WHAT THIS EXERCISE ASKS:
**a.** In the patch review on lane-reducing vectorization, what vector size and vectorization factor does the example assume?
**b.** Continue the patch review on lane-reducing vectorization past its final line.

Richard Biener July 15, 2024, 2:03 p.m. UTC | #1
On Sat, Jul 13, 2024 at 5:47 PM Feng Xue OS <fxue@os.amperecomputing.com> wrote:
>
> Vector stmts number of an operation is calculated based on output vectype.
> This is over-estimated for lane-reducing operation, which would cause vector
> def/use mismatched when we want to support loop reduction mixed with lane-
> reducing and normal operations. One solution is to refit lane-reducing
> to make it behave like a normal one, by adding new pass-through copies to
> fix possible def/use gap. And resultant superfluous statements could be
> optimized away after vectorization.  For example:
>
>   int sum = 1;
>   for (i)
>     {
>       sum += d0[i] * d1[i];      // dot-prod <vector(16) char>
>     }
>
>   The vector size is 128-bit,vectorization factor is 16.  Reduction
>   statements would be transformed as:
>
>   vector<4> int sum_v0 = { 0, 0, 0, 1 };
>   vector<4> int sum_v1 = { 0, 0, 0, 0 };
>   vector<4> int sum_v2 = { 0, 0, 0, 0 };
>   vector<4> int sum_v3 = { 0, 0, 0, 0 };
>
>   for (i / 16)
>     {
>       sum_v0 = DOT_PROD (d0_v0[i: 0 ~ 15], d1_v0[i: 0 ~ 15], sum_v0);
>       sum_v1 = sum_v1;  // copy
>       sum_v2 = sum_v2;  // copy
>       sum_v3 = sum_v3;  // copy
>     }
>
>   sum_v = sum_v0 + sum_v1 + sum_v2 + sum_v3;   // = sum_v0

OK.

RAW DATA:
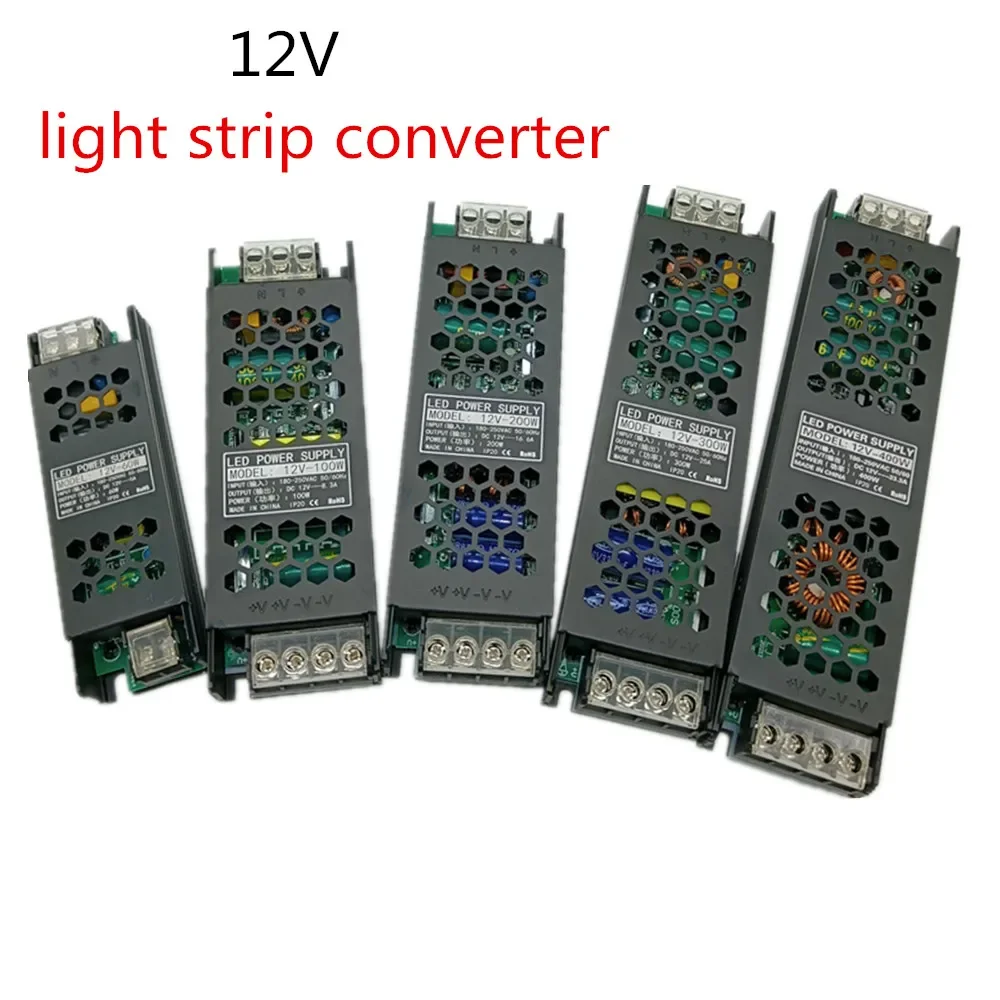 AC/DC 12V 24V Transformer 60W 100W 200W 300W 400W 500W LED Driver Power Supply Super Thin A/D Converter for LED Strip Light Bulb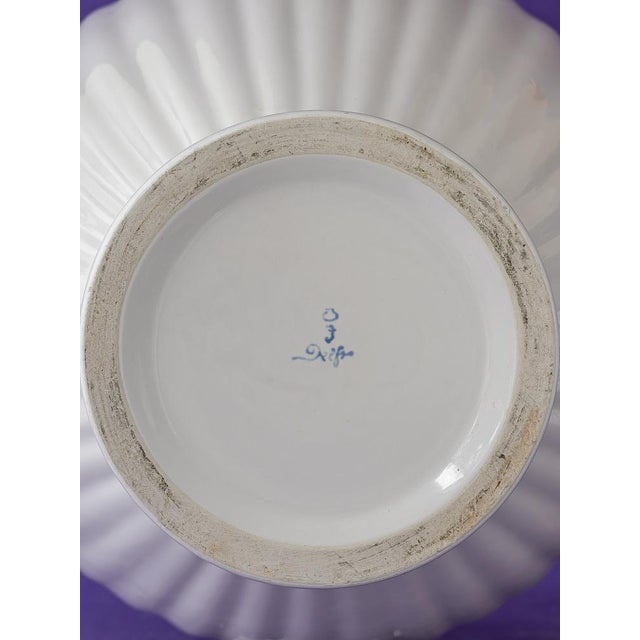 Large Maximalist Delft White Ceramic Table Lamp with New House of Hackney Floral Lampshade For Sale - Image 9 of 14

ANSWERS TO THE EXERCISE:
**a.** A 128-bit vector size and a vectorization factor of 16.

**b.**
Thanks,
Richard.

> Thanks,
> Feng
> ---
> gcc/
>         * tree-vect-loop.cc (vect_reduction_update_partial_vector_usage):
>         Calculate effective vector stmts number with generic
>         vect_get_num_copies.
>         (vect_transform_reduction): Insert copies for lane-reducing so as to
>         fix over-estimated vector stmts number.
>         (vect_transform_cycle_phi): Calculate vector PHI number only based on
>         output vectype.
>         * tree-vect-slp.cc (vect_slp_analyze_node_operations_1): Remove
>         adjustment on vector stmts number specific to slp reduction.
> ---
>  gcc/tree-vect-loop.cc | 134 +++++++++++++++++++++++++++++++++++-------
>  gcc/tree-vect-slp.cc  |  27 +++------
>  2 files changed, 121 insertions(+), 40 deletions(-)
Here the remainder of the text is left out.